Lesley King wrote just the one book, as far as I know. It was written while she was fifteen, and still at school. The title, The Horse from the Moor, is a bit of a puzzle: I assume it comes from the fact that one of the equine heroes, Starflleet, is a moorland breed, but I couldn’t swear to this. The plot is pretty straightforward: the club members aren’t much good, but under Colonel Maxten’s tuition, they get better. There are a couple of flies in the ointment: spoilt new girl Christa Maclaine, and Pam’s complete inability to ride her horse Starfleet. There is a cast of thousands in this book, but unlike Josephine Pullein-Thompson’s Noel and Henry series, also with a cast of thousands, there is very little to differentiate the characters. Josephine Pullein-Thompson has the gift of making the most minor character memorable, but that isn’t true of Lesley King. Only three characters: Ginette, Pam and Christa, emerge with any clarity, and the Colonel is just a cipher.
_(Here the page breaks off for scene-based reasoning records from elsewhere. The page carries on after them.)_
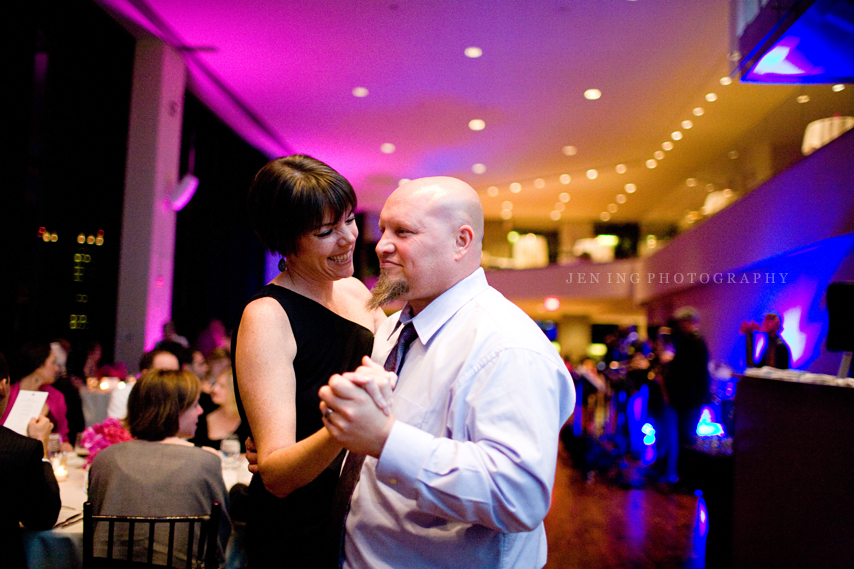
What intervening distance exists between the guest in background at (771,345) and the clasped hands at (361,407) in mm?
4108

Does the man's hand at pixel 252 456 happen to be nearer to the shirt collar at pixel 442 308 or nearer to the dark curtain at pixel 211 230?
the shirt collar at pixel 442 308

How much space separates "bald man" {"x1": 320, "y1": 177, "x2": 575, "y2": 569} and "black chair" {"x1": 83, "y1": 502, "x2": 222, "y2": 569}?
0.92m

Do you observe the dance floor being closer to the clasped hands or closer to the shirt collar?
Result: the shirt collar

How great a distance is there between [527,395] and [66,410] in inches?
162

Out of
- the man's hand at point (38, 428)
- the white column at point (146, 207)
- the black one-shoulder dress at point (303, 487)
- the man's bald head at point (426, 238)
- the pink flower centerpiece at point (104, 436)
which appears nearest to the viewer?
the man's bald head at point (426, 238)

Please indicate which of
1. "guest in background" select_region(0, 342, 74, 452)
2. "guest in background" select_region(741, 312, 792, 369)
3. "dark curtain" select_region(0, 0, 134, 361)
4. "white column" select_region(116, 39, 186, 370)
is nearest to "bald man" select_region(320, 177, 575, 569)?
"guest in background" select_region(0, 342, 74, 452)

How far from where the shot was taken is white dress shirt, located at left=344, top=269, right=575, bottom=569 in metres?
0.91

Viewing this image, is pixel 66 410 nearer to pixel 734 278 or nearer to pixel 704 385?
pixel 704 385

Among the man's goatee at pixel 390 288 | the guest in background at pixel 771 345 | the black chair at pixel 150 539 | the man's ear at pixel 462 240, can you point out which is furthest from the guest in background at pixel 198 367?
the guest in background at pixel 771 345

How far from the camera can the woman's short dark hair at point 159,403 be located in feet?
7.42

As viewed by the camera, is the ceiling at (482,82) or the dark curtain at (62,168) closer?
the dark curtain at (62,168)

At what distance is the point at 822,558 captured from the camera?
295 cm

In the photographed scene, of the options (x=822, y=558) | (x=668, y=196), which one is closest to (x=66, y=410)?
(x=822, y=558)

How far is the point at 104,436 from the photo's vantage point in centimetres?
277
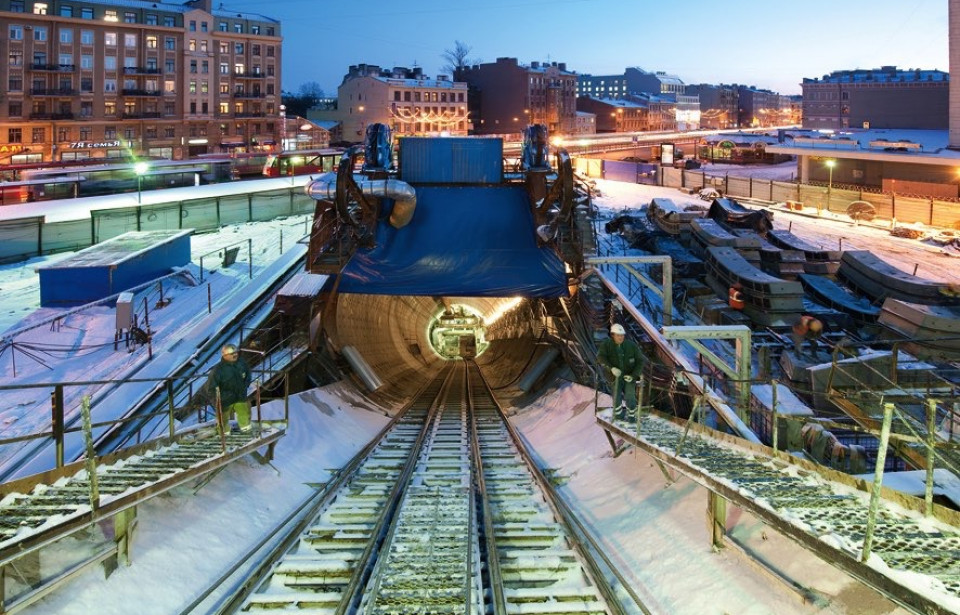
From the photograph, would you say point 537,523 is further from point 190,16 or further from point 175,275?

No Major Holbrooke here.

Much of the action is fairly run of the mill too: with the exception of Pam, everyone progresses at their riding quite steadily, and much of the book is simply a recitation of who came where in various gymkhana events. There are a lot of events in this book, and none of them are, alas, particularly exciting. The thing I found most interesting was the fictional breed of Minderley horses, but they’re only mentioned in passing.

Finding the book: it’s relatively cheap and easy to find.